When a party makes a deliberate, strategic choice to settle, she cannot be relieved of such a choice merely because her assessment of the consequences was incorrect. See In re Master Key, 76 F.R.D. at 464 (citing Ackermann, 340 U.S. at 198, 71 S.Ct. at 211); see also Janneh v. GAF Corp., 887 F.2d 432, 436 (2d Cir.1989) (holding that a settlement agreement is a binding contract), cert. denied, 498 U.S. 865, 111 S.Ct. 177, 112 L.Ed.2d 141 (1990).

Accord Schwartz v. United States, 976 F.2d 213, 218 (4th Cir.1992) (affirming district court’s refusal to grant Rule 60(b)(6) relief on grounds of mutual mistake from judgment entered pursuant to settlement agreement; “We find no meaningful distinction from a motion asking for relief from a decision not to appeal, as in Ackermann, and one that asks for relief from a decision to settle.”), cert. denied, 507 U.S. 919, 113 S.Ct. 1280, 122 L.Ed.2d 673 (1993).

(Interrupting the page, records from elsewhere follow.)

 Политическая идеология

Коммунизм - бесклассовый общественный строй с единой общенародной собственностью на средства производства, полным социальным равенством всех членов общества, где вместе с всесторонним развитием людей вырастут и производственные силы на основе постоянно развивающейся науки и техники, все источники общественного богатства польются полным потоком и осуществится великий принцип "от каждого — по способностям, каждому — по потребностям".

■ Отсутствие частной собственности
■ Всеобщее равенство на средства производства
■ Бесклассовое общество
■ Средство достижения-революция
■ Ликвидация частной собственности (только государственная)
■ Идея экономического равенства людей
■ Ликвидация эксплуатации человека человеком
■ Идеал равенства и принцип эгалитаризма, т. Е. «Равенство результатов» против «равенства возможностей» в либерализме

Other courts will look a little bit deeper into the circumstances of the settlement. The problem, though, is that they’ll generally favor the finality of settlement. In Summers v. Howard University, 374 F.3d 1188 (D.C. Cir. 2004), the Court of Appeals for the District of Columbia entertained the defendant’s argument that “the plaintiffs’ failure to advise it of the filing of [a separate claim] in advance of the settlement prejudiced the [defendant] by depriving it of the benefit of its bargain — resolution of all then-extant claims.” Unfortunately for the Winklevosses, even though the court entertained the argument, it still didn’t vacate the settlement.

One particularly relevant case is Harris v. Mapp, 719 F. Supp. 1317 (E.D. Va. 1989):

[T]he Court is mindful of the fact that, during the often bitter discovery disputes between the parties in this case, plaintiff’s counsel frequently accused the defendant of deliberately withholding documents. It is clear that the plaintiff was on notice of the possibility that other documents existed but agreed nonetheless to a broad release and settlement. Accordingly, the alleged withholding of the log should not now be grounds for setting aside the settlement Order.

From my limited knowledge of the ConnectU vs. Facebook case, that seems awfully similar. Fact is, there’s good odds a court will hold that the Winkelvosses knew of the possibility that they didn’t have all of Zuckerberg’s documents but settled anyway. That would stop their Rule 60(b) motion right out of the gate.

The Winklevosses’ Effort Isn’t Frivolous, But Isn’t Like To Go Anywhere — Except, Maybe, Some Ugly Discovery


And so we come full circle: the Winklevosses’ new plan of attack isn’t absurd or frivolous, but it’s very unlikely to succeed. Few parties succeed in having a judgment vacated under Fed.R.Civ.P. 60(b) — just ask the A Civil Action plaintiffs who, even after winning in the appellate court and thereby forcing the trial court to consider the conceal report, lost in the trial court, a loss affirmed by that same appellate court.

Then again, maybe the Winklevosses have something other than winning their lawsuit in mind: there’s considerable value in the discovery the Winklevosses could take in support of the Rule 60(b), and that alone is worth it for them to either prove to the world their charges against Mark Zuckerberg or to leverage a higher settlement amount.